A Scottish space technology start-up firm financed on "credit cards and pub gigs" is in line for two major European awards for its work on Earth observation and GPS technology.
Steve Lee, an Edinburgh University-trained astrophysicist, started Stevenson Astrosat on a shoestring to fulfil a lifelong passion for "inventing things and building them in my own company". He told the Sunday Herald that being shortlisted for the European Space Agency's Copernicus and Galileo awards - the winners will be announced in Munich in November - was an important step in the company's ability to attract investment and international recognition.
The Musselburgh-based firm won the Copernicus environmental challenge award last year for ThermCERT, a thermal and carbon efficiency reporting tool which uses space-derived data to increase the quality of thermal output measurements.

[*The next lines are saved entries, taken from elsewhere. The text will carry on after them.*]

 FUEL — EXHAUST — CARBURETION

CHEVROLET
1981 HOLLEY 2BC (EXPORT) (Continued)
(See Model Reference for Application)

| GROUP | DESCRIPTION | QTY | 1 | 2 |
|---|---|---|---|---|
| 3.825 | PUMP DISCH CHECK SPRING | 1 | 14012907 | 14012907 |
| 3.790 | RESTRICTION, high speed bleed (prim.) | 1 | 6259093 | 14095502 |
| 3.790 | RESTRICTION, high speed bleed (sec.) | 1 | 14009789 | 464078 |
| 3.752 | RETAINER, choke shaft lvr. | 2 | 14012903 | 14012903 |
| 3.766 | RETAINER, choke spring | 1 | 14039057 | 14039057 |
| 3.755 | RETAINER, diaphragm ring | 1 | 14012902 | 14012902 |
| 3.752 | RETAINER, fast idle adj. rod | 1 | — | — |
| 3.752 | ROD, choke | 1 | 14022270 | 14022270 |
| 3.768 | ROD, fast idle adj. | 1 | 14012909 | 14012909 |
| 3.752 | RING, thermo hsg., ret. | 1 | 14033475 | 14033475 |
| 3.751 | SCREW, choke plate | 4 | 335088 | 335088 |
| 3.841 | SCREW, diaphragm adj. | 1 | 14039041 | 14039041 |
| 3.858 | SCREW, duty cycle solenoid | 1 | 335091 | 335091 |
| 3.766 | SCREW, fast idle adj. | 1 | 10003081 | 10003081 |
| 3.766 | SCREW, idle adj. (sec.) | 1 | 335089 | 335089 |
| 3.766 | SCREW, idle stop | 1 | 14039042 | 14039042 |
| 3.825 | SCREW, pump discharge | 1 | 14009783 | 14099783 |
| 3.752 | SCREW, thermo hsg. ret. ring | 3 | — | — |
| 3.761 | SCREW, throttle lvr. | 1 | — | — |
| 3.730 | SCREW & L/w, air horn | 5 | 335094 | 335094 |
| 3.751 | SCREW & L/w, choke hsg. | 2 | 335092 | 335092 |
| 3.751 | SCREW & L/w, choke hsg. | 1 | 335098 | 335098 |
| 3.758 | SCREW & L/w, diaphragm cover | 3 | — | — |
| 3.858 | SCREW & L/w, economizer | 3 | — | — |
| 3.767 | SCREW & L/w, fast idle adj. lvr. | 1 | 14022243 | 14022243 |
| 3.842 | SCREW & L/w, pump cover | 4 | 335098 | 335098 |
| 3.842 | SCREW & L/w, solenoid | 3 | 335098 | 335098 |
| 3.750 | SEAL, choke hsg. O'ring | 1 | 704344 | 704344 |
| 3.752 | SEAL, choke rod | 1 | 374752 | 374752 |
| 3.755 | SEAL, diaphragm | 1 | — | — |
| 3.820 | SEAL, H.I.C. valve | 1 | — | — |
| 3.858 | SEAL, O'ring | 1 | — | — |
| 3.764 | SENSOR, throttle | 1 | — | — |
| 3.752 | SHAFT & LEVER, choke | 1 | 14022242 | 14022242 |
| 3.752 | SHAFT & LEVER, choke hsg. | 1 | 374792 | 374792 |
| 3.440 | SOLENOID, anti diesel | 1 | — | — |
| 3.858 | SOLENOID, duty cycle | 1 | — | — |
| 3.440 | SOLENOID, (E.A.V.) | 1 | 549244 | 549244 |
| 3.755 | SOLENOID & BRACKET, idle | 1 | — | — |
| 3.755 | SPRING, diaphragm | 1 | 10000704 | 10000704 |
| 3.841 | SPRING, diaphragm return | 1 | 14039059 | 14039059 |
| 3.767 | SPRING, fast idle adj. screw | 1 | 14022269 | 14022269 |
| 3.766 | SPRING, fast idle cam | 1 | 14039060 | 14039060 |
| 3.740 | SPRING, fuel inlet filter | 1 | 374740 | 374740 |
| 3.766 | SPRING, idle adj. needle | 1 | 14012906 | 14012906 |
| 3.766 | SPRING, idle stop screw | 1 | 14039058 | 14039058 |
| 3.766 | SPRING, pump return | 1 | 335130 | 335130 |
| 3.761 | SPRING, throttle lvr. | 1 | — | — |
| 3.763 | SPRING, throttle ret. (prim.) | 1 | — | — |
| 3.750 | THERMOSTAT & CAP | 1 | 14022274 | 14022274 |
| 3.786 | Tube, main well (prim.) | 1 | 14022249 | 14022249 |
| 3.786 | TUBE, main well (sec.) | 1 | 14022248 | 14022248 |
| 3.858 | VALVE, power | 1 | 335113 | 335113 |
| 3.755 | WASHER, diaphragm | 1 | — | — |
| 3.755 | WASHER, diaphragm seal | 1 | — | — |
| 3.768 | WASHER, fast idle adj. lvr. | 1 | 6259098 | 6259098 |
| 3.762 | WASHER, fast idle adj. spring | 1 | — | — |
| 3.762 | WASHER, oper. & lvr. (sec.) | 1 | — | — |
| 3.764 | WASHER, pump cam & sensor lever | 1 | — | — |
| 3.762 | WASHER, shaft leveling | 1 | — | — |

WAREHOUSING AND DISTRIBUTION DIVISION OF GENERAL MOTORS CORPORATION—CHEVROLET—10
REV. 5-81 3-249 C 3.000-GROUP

Lee said he still gigs as a pub guitarist "as a hobby", despite the firm achieving a substantial six-figure sum in its first year, which it expects to double next year.
He said that Scotland's thriving and "highly collaborative" cluster of space companies, which also includes Glasgow-based ClydeSpace, Star-Dundee and the UK Astronomy Technology Centre at the Royal Observatory in Edinburgh, was riding a boom in privately-funded investment in space and satellite technology, after reduced spending by national agencies brought new sources of funding into the market. "We're finally starting to get attention, to find investment and find customers, and are ready to start eating into other parts of space industry. I expect Astrosat to start touching on [turnover of] seven figures next year."
Astrosat specialises in Earth observation and satellite communications technology, the latter particularly focused in the Arctic. The firm, which has had what it calls "phenomenal support" from Scottish Enterprise, is working with manufacturers and technologists in Latvia, a centre of the Soviet space programme now left with a residue of specialised expertise.
Lee said: "We exported from the beginning because that's the nature of space, no such thing as borders. We built our foundations in the Baltic states and by the time we came back to Scotland we found that everyone had heard of us, which allowed us to start working with partners.
"We have now got three divisions and are winning innovation prizes … We've come up with scores of ideas, which have led to our securing funding for incubation. We dream of being a cross-industry company, and also a kind of research and development centre for the industry in Scotland working with other good friends outside the company.
"A lot of our business is supporting classic Scottish technology - not only are we designing ships that are spinning around the world, we're also supporting tidal and wave technology."